> **EXCERPT PROVIDED**:

-*-

Second, our findings not only reinforce but also extend prior multimedia research by showing that initial negative effects of extraneous information on learning disappear because people learn to adapt their study strategy. Furthermore, this finding also extends prior eye-tracking research. It had been shown that people learn to ignore task-irrelevant information during task performance as a result of task experience (Haider & Frensch, 1999) or increased prior knowledge (Canham & Hegarty, 2010; Hegarty et al., 2010). Our findings demonstrate that people can also learn to ignore irrelevant information during learning, and that this is associated with better learning outcomes. Thus, our findings suggest that task experience may be a boundary condition for the negative effect of extraneous information on learning, because participants stop allocating attention to this information.

Third, the finding that learners seem able to adapt their study strategy to cope with the extraneous information (at least when this information always appears in the same location), without explicit instruction to do so, demonstrates the importance of studying multimedia learning principles over time, taking into account potential changes in study strategy. This focus on spontaneous adaptations of study strategies in multimedia learning is scarce, but fits well with a relatively new line of research in which participants are successfully instructed to self-manage their cognitive load during multimedia learning by changing their study strategy (e.g. Agostinho et al., 2013; Gordon et al., 2016; Roodenrys et al., 2012), and with research on training multimedia learning strategies (e.g. Bodemer et al., 2004; Mason et al., 2016; Stalbovs et al., 2015). These studies on strategy training, combined with those of the present study, show the importance of studying multimedia learning principles over time, as participants might be able to overcome suboptimal instructional design, with or without explicit instruction to do so.

-*-

> **Region annotation entries**:
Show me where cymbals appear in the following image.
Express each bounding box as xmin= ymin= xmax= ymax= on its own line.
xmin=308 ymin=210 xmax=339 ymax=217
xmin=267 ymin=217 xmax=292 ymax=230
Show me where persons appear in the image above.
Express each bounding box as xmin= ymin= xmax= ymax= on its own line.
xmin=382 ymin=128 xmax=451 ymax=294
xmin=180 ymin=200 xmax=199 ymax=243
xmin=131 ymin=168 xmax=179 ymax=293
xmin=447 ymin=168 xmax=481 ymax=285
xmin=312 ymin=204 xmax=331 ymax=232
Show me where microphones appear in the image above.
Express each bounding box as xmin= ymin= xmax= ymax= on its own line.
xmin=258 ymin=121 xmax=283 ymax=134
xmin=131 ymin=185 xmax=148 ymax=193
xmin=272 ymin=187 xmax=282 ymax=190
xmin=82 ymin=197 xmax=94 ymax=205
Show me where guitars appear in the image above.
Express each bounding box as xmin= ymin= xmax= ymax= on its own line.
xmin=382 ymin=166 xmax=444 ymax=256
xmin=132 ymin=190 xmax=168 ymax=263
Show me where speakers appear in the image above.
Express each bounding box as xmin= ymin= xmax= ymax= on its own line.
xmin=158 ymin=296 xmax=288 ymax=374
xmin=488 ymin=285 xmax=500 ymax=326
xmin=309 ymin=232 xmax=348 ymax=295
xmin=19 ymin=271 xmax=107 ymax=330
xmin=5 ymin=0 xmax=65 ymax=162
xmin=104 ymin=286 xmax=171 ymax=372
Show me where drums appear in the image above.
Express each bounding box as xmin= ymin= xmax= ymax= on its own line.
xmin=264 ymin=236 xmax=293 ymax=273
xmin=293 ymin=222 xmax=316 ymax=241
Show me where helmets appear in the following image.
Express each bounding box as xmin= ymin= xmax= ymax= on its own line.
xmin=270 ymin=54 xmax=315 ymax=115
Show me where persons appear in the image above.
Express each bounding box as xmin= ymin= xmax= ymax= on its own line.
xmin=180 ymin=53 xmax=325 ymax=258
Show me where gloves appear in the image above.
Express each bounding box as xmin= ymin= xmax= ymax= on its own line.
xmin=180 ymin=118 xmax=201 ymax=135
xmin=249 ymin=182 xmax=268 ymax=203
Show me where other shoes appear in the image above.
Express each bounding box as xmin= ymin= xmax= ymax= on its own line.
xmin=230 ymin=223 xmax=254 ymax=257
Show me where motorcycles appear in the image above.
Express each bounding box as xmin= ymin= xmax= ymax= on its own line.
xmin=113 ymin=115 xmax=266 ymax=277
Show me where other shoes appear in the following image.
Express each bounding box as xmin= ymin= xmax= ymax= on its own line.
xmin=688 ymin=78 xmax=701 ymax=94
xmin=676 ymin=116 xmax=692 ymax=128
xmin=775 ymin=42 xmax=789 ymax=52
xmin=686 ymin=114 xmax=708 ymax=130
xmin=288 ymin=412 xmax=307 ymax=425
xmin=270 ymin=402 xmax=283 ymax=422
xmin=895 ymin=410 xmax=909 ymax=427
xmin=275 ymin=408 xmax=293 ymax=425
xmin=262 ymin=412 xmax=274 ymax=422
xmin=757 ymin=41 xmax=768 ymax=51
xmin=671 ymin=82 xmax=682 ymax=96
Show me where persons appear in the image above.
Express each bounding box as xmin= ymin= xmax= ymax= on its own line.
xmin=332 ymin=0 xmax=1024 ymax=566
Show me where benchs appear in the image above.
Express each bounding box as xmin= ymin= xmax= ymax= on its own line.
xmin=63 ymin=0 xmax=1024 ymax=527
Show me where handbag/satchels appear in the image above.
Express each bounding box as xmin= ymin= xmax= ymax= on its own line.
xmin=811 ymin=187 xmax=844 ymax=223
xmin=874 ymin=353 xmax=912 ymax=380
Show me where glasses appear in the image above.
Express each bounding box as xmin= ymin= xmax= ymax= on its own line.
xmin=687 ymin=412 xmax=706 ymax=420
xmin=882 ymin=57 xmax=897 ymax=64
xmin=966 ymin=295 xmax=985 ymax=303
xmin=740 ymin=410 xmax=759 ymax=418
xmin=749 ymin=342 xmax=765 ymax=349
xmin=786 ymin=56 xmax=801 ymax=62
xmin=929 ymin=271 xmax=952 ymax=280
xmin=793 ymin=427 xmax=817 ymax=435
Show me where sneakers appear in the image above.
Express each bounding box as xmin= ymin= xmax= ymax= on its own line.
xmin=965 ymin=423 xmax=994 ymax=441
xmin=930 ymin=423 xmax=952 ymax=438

-*-

> **BRIEF 1**: Decide whether each statement agrees with the passage on multimedia learning, answering yes or no and quoting the words of the passage that settle it: (a) people can learn to ignore irrelevant information during learning; (b) learners needed explicit instruction to adapt their study strategy; (c) research focusing on spontaneous adaptations of study strategies in multimedia learning is plentiful.
> **BRIEF 2**: According to the passage on multimedia learning, what may be a boundary condition for the negative effect of extraneous information on learning?
> **BRIEF 3**: Write out part of the passage on multimedia learning, beginning at the words "Second, our findings" and stopping after "to this information.".

> **TASK RESULT 1**:
(a) Yes: "Our findings demonstrate that people can also learn to ignore irrelevant information during learning"
(b) No: "without explicit instruction to do so"
(c) No: "This focus on spontaneous adaptations of study strategies in multimedia learning is scarce"

> **TASK RESULT 2**: Task experience.

> **TASK RESULT 3**:
Second, our findings not only reinforce but also extend prior multimedia research by showing that initial negative effects of extraneous information on learning disappear because people learn to adapt their study strategy. Furthermore, this finding also extends prior eye-tracking research. It had been shown that people learn to ignore task-irrelevant information during task performance as a result of task experience (Haider & Frensch, 1999) or increased prior knowledge (Canham & Hegarty, 2010; Hegarty et al., 2010). Our findings demonstrate that people can also learn to ignore irrelevant information during learning, and that this is associated with better learning outcomes. Thus, our findings suggest that task experience may be a boundary condition for the negative effect of extraneous information on learning, because participants stop allocating attention to this information.